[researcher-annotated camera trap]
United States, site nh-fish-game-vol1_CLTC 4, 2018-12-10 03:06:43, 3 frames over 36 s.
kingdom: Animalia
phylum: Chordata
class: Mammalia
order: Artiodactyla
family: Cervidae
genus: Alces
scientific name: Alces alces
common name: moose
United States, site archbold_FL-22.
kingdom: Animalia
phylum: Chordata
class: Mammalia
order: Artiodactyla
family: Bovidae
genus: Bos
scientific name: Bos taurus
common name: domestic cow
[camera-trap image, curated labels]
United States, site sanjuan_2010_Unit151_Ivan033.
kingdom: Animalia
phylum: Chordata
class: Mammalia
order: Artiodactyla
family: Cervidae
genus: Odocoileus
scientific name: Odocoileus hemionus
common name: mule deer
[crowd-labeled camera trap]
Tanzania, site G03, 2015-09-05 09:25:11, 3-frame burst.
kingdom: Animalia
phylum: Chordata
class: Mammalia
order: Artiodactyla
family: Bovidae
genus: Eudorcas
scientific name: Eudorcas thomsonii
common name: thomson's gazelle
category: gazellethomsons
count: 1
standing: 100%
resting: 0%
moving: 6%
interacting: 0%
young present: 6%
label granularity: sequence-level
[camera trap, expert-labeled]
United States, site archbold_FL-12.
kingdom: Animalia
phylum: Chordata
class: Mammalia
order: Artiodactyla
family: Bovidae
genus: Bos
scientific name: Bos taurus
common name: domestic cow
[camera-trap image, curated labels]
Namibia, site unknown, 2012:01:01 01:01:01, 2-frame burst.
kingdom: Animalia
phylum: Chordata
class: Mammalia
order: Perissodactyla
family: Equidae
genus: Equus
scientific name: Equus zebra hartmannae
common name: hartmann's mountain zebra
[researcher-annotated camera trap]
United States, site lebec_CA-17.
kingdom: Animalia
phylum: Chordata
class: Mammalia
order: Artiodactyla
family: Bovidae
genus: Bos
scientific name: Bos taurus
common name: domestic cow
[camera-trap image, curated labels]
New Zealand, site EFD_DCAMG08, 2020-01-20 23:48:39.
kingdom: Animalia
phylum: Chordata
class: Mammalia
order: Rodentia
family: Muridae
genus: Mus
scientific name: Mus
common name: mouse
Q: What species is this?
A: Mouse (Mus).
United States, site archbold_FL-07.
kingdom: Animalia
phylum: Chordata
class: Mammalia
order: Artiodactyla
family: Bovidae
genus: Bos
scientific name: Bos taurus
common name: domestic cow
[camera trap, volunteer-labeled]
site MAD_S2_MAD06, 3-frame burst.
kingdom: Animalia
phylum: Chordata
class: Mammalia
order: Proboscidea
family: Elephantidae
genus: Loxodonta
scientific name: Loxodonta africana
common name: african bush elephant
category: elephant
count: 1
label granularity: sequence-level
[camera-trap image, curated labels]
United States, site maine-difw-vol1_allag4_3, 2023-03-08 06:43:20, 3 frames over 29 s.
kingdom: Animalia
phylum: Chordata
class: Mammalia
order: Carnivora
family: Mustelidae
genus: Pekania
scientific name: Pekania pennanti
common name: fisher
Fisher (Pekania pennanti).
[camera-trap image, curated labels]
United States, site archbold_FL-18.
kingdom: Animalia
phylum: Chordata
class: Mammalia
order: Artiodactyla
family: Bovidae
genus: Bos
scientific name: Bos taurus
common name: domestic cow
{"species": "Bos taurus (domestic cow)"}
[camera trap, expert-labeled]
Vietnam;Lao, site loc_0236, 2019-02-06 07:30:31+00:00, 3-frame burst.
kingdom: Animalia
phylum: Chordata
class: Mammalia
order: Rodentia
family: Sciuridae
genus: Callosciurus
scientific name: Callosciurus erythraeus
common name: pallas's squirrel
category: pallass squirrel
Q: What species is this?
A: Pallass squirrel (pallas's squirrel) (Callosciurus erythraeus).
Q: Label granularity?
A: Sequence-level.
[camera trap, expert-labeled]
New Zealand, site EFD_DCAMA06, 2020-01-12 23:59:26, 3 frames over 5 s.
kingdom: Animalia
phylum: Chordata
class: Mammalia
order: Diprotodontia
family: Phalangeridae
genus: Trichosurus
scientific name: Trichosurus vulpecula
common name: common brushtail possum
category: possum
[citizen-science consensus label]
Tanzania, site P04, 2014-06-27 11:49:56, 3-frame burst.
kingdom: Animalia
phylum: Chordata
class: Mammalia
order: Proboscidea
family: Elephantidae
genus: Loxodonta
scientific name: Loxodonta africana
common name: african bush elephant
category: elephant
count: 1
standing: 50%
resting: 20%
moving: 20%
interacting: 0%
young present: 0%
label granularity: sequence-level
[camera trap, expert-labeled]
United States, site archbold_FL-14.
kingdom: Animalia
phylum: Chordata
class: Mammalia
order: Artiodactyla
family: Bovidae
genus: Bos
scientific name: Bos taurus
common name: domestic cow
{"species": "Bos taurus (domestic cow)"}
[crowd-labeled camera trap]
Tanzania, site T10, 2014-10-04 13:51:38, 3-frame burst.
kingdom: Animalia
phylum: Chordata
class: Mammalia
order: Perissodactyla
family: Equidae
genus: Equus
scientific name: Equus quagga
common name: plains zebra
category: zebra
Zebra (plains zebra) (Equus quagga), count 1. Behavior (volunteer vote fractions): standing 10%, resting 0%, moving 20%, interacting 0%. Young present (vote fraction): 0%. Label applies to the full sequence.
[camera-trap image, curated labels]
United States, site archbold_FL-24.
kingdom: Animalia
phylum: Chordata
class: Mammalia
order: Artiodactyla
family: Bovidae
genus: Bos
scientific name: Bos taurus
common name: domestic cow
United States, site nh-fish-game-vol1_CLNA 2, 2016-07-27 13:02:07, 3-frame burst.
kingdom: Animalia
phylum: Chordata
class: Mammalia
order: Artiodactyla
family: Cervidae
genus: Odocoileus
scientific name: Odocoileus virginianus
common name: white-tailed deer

——

Exercise directions:
In full and word for word, restate the data.

Answer:
[researcher-annotated camera trap]
United States, site nh-fish-game-vol1_CLTC 4, 2018-12-10 03:06:43, 3 frames over 36 s.
kingdom: Animalia
phylum: Chordata
class: Mammalia
order: Artiodactyla
family: Cervidae
genus: Alces
scientific name: Alces alces
common name: moose
United States, site archbold_FL-22.
kingdom: Animalia
phylum: Chordata
class: Mammalia
order: Artiodactyla
family: Bovidae
genus: Bos
scientific name: Bos taurus
common name: domestic cow
[camera-trap image, curated labels]
United States, site sanjuan_2010_Unit151_Ivan033.
kingdom: Animalia
phylum: Chordata
class: Mammalia
order: Artiodactyla
family: Cervidae
genus: Odocoileus
scientific name: Odocoileus hemionus
common name: mule deer
[crowd-labeled camera trap]
Tanzania, site G03, 2015-09-05 09:25:11, 3-frame burst.
kingdom: Animalia
phylum: Chordata
class: Mammalia
order: Artiodactyla
family: Bovidae
genus: Eudorcas
scientific name: Eudorcas thomsonii
common name: thomson's gazelle
category: gazellethomsons
count: 1
standing: 100%
resting: 0%
moving: 6%
interacting: 0%
young present: 6%
label granularity: sequence-level
[camera trap, expert-labeled]
United States, site archbold_FL-12.
kingdom: Animalia
phylum: Chordata
class: Mammalia
order: Artiodactyla
family: Bovidae
genus: Bos
scientific name: Bos taurus
common name: domestic cow
[camera-trap image, curated labels]
Namibia, site unknown, 2012:01:01 01:01:01, 2-frame burst.
kingdom: Animalia
phylum: Chordata
class: Mammalia
order: Perissodactyla
family: Equidae
genus: Equus
scientific name: Equus zebra hartmannae
common name: hartmann's mountain zebra
[researcher-annotated camera trap]
United States, site lebec_CA-17.
kingdom: Animalia
phylum: Chordata
class: Mammalia
order: Artiodactyla
family: Bovidae
genus: Bos
scientific name: Bos taurus
common name: domestic cow
[camera-trap image, curated labels]
New Zealand, site EFD_DCAMG08, 2020-01-20 23:48:39.
kingdom: Animalia
phylum: Chordata
class: Mammalia
order: Rodentia
family: Muridae
genus: Mus
scientific name: Mus
common name: mouse
Q: What species is this?
A: Mouse (Mus).
United States, site archbold_FL-07.
kingdom: Animalia
phylum: Chordata
class: Mammalia
order: Artiodactyla
family: Bovidae
genus: Bos
scientific name: Bos taurus
common name: domestic cow
[camera trap, volunteer-labeled]
site MAD_S2_MAD06, 3-frame burst.
kingdom: Animalia
phylum: Chordata
class: Mammalia
order: Proboscidea
family: Elephantidae
genus: Loxodonta
scientific name: Loxodonta africana
common name: african bush elephant
category: elephant
count: 1
label granularity: sequence-level
[camera-trap image, curated labels]
United States, site maine-difw-vol1_allag4_3, 2023-03-08 06:43:20, 3 frames over 29 s.
kingdom: Animalia
phylum: Chordata
class: Mammalia
order: Carnivora
family: Mustelidae
genus: Pekania
scientific name: Pekania pennanti
common name: fisher
Fisher (Pekania pennanti).
[camera-trap image, curated labels]
United States, site archbold_FL-18.
kingdom: Animalia
phylum: Chordata
class: Mammalia
order: Artiodactyla
family: Bovidae
genus: Bos
scientific name: Bos taurus
common name: domestic cow
{"species": "Bos taurus (domestic cow)"}
[camera trap, expert-labeled]
Vietnam;Lao, site loc_0236, 2019-02-06 07:30:31+00:00, 3-frame burst.
kingdom: Animalia
phylum: Chordata
class: Mammalia
order: Rodentia
family: Sciuridae
genus: Callosciurus
scientific name: Callosciurus erythraeus
common name: pallas's squirrel
category: pallass squirrel
Q: What species is this?
A: Pallass squirrel (pallas's squirrel) (Callosciurus erythraeus).
Q: Label granularity?
A: Sequence-level.
[camera trap, expert-labeled]
New Zealand, site EFD_DCAMA06, 2020-01-12 23:59:26, 3 frames over 5 s.
kingdom: Animalia
phylum: Chordata
class: Mammalia
order: Diprotodontia
family: Phalangeridae
genus: Trichosurus
scientific name: Trichosurus vulpecula
common name: common brushtail possum
category: possum
[citizen-science consensus label]
Tanzania, site P04, 2014-06-27 11:49:56, 3-frame burst.
kingdom: Animalia
phylum: Chordata
class: Mammalia
order: Proboscidea
family: Elephantidae
genus: Loxodonta
scientific name: Loxodonta africana
common name: african bush elephant
category: elephant
count: 1
standing: 50%
resting: 20%
moving: 20%
interacting: 0%
young present: 0%
label granularity: sequence-level
[camera trap, expert-labeled]
United States, site archbold_FL-14.
kingdom: Animalia
phylum: Chordata
class: Mammalia
order: Artiodactyla
family: Bovidae
genus: Bos
scientific name: Bos taurus
common name: domestic cow
{"species": "Bos taurus (domestic cow)"}
[crowd-labeled camera trap]
Tanzania, site T10, 2014-10-04 13:51:38, 3-frame burst.
kingdom: Animalia
phylum: Chordata
class: Mammalia
order: Perissodactyla
family: Equidae
genus: Equus
scientific name: Equus quagga
common name: plains zebra
category: zebra
Zebra (plains zebra) (Equus quagga), count 1. Behavior (volunteer vote fractions): standing 10%, resting 0%, moving 20%, interacting 0%. Young present (vote fraction): 0%. Label applies to the full sequence.
[camera-trap image, curated labels]
United States, site archbold_FL-24.
kingdom: Animalia
phylum: Chordata
class: Mammalia
order: Artiodactyla
family: Bovidae
genus: Bos
scientific name: Bos taurus
common name: domestic cow
United States, site nh-fish-game-vol1_CLNA 2, 2016-07-27 13:02:07, 3-frame burst.
kingdom: Animalia
phylum: Chordata
class: Mammalia
order: Artiodactyla
family: Cervidae
genus: Odocoileus
scientific name: Odocoileus virginianus
common name: white-tailed deer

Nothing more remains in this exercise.